- [SELECTED EXCERPT]

● ● ●

There are certain files in Ubuntu Linux (or Unix-like systems) that only root user access or edit. How can I edit and/or open files that requires admin (root) access on a Ubuntu Linux?

Configuration files, server settings and other files in /etc/ usually owned by root user and require editing for configuration purpose on a Linux or Unix-like systems. You can raise privileges using any one of the following mechanism:

  1. sudo command : Execute a command as another user using command line method.
  2. gksudo or gksu command : Execute a command as another user using graphical tool.

Requirements

The normal user needs to be a member of the admin group to raise privileges either via the sudo or gksudo/gksu command. By default, the first user account on a Ubuntu Linux is a member of the admin group. You can verify this by typing the following commands:

## find out your user name ##
who am i 
 
## verify that you are part of either sudo or admin group ##
id 
 
## Or use /etc/group file to verify that you are part of either sudo or admin group ##
egrep -i 'sudo|admin' /etc/group

Sample outputs:

Fig.01:  The normal user needs to be a member of the admin or sudo group.

Fig.01: The normal user needs to be a member of the admin or sudo group.


From the above outputs it is clear that the user named ‘nixcraft’ is part of sudo group on a Ubuntu Linux.

Examples

The nixcraft user is part of the admin or sudo group. All members of the admin group may gain root privileges or allow members of group sudo to execute any command using either CLI or graphical method.

● ● ●

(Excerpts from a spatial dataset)
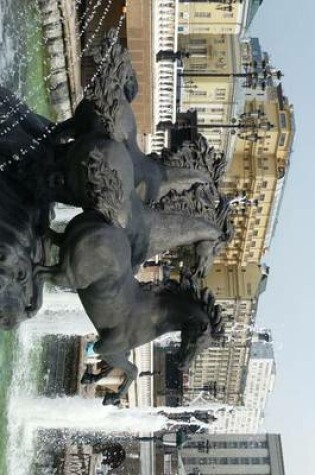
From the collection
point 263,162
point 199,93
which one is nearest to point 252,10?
point 263,162

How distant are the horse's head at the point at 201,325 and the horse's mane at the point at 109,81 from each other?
155 cm

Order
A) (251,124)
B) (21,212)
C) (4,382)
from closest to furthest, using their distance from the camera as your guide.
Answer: (21,212), (4,382), (251,124)

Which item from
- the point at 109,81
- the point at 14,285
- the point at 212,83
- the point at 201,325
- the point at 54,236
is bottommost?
the point at 201,325

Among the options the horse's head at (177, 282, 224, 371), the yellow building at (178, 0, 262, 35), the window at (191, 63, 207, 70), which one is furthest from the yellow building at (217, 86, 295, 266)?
the horse's head at (177, 282, 224, 371)

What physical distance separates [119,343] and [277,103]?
51461mm

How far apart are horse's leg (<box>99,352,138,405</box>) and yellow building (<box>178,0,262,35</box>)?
1832 inches

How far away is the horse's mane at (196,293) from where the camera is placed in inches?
281

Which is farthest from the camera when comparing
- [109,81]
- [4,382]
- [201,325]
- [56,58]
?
[56,58]

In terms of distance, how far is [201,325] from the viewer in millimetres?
7039

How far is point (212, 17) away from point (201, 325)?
48879 mm

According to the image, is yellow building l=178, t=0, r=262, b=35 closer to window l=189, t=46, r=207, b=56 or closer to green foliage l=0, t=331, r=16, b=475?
window l=189, t=46, r=207, b=56

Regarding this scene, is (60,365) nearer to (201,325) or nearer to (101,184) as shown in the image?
(201,325)

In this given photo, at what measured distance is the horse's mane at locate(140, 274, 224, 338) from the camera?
712 centimetres

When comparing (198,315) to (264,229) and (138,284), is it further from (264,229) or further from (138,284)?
(264,229)
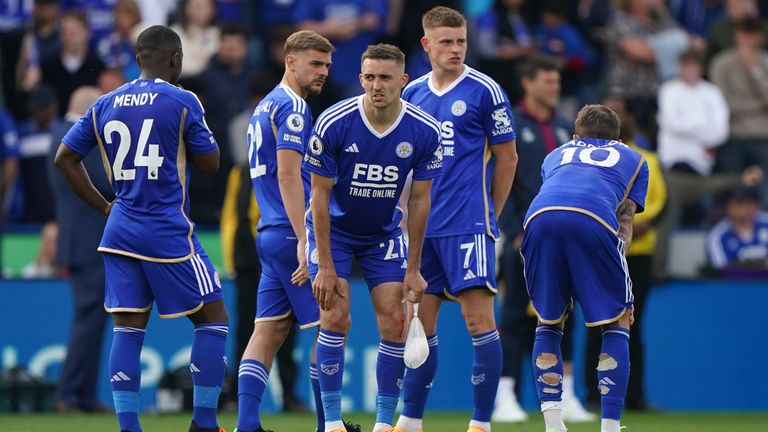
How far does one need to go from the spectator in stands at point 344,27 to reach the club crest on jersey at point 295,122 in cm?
710

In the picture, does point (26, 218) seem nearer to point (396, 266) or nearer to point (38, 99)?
point (38, 99)

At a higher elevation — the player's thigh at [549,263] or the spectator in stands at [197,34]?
the spectator in stands at [197,34]

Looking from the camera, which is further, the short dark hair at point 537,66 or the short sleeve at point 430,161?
the short dark hair at point 537,66

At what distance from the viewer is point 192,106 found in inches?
336

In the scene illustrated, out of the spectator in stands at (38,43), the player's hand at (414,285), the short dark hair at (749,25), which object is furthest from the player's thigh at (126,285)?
the short dark hair at (749,25)

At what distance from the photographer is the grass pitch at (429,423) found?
11.0 m

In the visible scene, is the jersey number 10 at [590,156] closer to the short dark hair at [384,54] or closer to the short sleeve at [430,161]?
the short sleeve at [430,161]

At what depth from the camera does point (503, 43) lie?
16516 mm

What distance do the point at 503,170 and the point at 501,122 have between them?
33 cm


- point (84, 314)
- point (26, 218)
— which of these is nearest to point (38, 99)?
point (26, 218)

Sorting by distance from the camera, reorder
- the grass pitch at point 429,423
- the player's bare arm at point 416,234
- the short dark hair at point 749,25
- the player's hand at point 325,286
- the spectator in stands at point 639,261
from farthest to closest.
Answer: the short dark hair at point 749,25 < the spectator in stands at point 639,261 < the grass pitch at point 429,423 < the player's bare arm at point 416,234 < the player's hand at point 325,286

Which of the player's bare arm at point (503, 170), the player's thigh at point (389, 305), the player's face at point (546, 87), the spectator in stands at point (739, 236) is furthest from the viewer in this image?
the spectator in stands at point (739, 236)

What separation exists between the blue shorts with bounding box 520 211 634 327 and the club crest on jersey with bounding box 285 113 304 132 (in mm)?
1574

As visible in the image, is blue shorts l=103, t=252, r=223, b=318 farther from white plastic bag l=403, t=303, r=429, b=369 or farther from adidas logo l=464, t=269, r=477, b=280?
adidas logo l=464, t=269, r=477, b=280
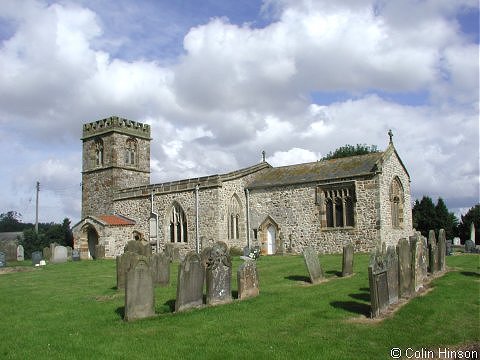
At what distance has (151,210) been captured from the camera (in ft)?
104

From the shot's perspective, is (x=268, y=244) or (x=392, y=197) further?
(x=268, y=244)

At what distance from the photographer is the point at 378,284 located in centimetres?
1030

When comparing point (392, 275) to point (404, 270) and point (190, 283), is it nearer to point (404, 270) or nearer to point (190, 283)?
point (404, 270)

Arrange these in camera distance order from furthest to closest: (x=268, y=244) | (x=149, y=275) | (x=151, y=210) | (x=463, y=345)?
(x=151, y=210) → (x=268, y=244) → (x=149, y=275) → (x=463, y=345)

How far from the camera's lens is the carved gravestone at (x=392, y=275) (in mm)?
11109

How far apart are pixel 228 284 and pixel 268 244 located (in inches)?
672

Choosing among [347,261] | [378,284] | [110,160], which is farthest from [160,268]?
[110,160]

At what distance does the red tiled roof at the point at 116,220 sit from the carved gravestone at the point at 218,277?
66.8ft

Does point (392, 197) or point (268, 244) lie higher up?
point (392, 197)

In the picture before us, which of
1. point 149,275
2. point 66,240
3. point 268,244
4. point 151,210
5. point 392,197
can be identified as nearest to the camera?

● ● ●

- [GOALS]
1 - Can you rewrite the part of the Ubuntu root-access text that starts at the words "## verify that" and stops after "a Ubuntu Linux.", with "admin" changed to "wheel"?
2 - Can you sum up the Ubuntu root-access text in two sentences?

- [CORRECT ANSWERS]
1 -
## verify that you are part of either sudo or wheel group ##
id 
 
## Or use /etc/group file to verify that you are part of either sudo or wheel group ##
egrep -i 'sudo|wheel' /etc/group

Sample outputs:

Fig.01:  The normal user needs to be a member of the wheel or sudo group.

Fig.01: The normal user needs to be a member of the wheel or sudo group.


From the above outputs it is clear that the user named ‘nixcraft’ is part of sudo group on a Ubuntu Linux.

2 - On Ubuntu Linux, files such as the configuration files in /etc/ are usually owned by root, and a user can raise privileges to edit them with the sudo command on the command line or with the gksudo/gksu graphical tool. The normal user must be a member of the admin or sudo group to do this, which the first account is by default, and membership can be checked with commands such as id or by searching /etc/group.